Verma R, Annan R S, Huddleston M J, Carr S A, Reynard G, Deshaies R J
Division of Biology, Box 156-29, California Institute of Technology, Pasadena, CA 91125, USA.
Science. 1997 Oct 17;278(5337):455-60. doi: 10.1126/science.278.5337.455.

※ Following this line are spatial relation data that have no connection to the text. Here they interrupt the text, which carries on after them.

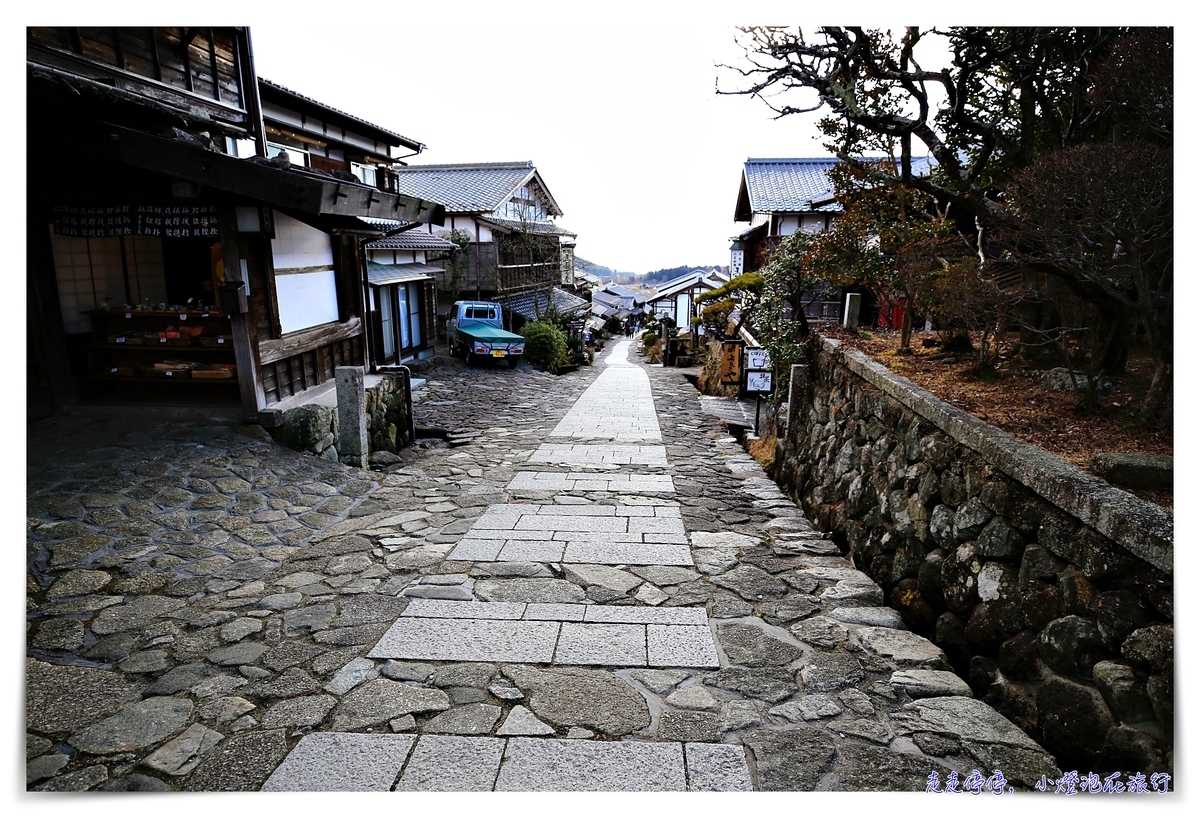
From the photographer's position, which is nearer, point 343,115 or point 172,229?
point 172,229

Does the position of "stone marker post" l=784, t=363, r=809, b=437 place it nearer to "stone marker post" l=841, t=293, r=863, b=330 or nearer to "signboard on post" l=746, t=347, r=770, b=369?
"stone marker post" l=841, t=293, r=863, b=330

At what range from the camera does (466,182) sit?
105ft

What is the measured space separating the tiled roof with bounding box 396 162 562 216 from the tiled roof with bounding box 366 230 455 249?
4.74 meters

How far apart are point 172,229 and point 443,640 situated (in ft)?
21.4

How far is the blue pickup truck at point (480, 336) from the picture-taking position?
2197 centimetres

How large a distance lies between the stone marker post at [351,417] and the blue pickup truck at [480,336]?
12946 millimetres

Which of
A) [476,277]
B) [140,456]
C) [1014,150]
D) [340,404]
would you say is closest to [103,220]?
[140,456]

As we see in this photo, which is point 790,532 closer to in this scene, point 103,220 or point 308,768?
point 308,768

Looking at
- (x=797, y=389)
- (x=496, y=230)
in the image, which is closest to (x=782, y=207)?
(x=496, y=230)

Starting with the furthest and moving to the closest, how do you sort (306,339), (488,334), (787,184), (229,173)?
(787,184) < (488,334) < (306,339) < (229,173)

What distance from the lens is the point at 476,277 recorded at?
27203 millimetres

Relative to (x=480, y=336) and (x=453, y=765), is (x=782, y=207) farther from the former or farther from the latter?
(x=453, y=765)

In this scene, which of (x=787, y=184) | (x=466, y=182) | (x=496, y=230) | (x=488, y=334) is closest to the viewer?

G1 cyclin-dependent kinase (Cdk)-triggered degradation of the S-phase Cdk inhibitor Sic1p has been implicated in the transition from G1 to S phase in the cell cycle of budding yeast. A multidimensional electrospray mass spectrometry technique was used to map G1 Cdk phosphorylation sites in Sic1p both in vitro and in vivo. A Sic1p mutant lacking three Cdk phosphorylation sites did not serve as a substrate for Cdc34p-dependent ubiquitination in vitro, was stable in vivo, and blocked DNA replication. Moreover, purified phosphoSic1p was ubiquitinated in cyclin-depleted G1 extract, indicating that a primary function of G1 cyclins is to tag Sic1p for destruction. These data suggest a molecular model of how phosphorylation and proteolysis cooperate to bring about the G1/S transition in budding yeast.
G1 细胞周期蛋白依赖性激酶(Cdk)引发的 S 期 Cdk 抑制剂 Sic1p 的降解与芽殖酵母细胞周期中从 G1 期到 S 期的转变有关。一种多维电喷雾质谱技术被用于在体外和体内绘制 Sic1p 中的 G1 Cdk 磷酸化位点。一个缺少三个 Cdk 磷酸化位点的 Sic1p 突变体在体外不是 Cdc34p 依赖性泛素化的底物,在体内是稳定的,并且阻断了 DNA 复制。此外,纯化的磷酸化 Sic1p 在细胞周期蛋白缺失的 G1 提取物中被泛素化,表明 G1 细胞周期蛋白的主要功能是标记 Sic1p 以便破坏。这些数据提示了一个关于磷酸化和蛋白水解如何协同作用以实现芽殖酵母中 G1/S 转变的分子模型。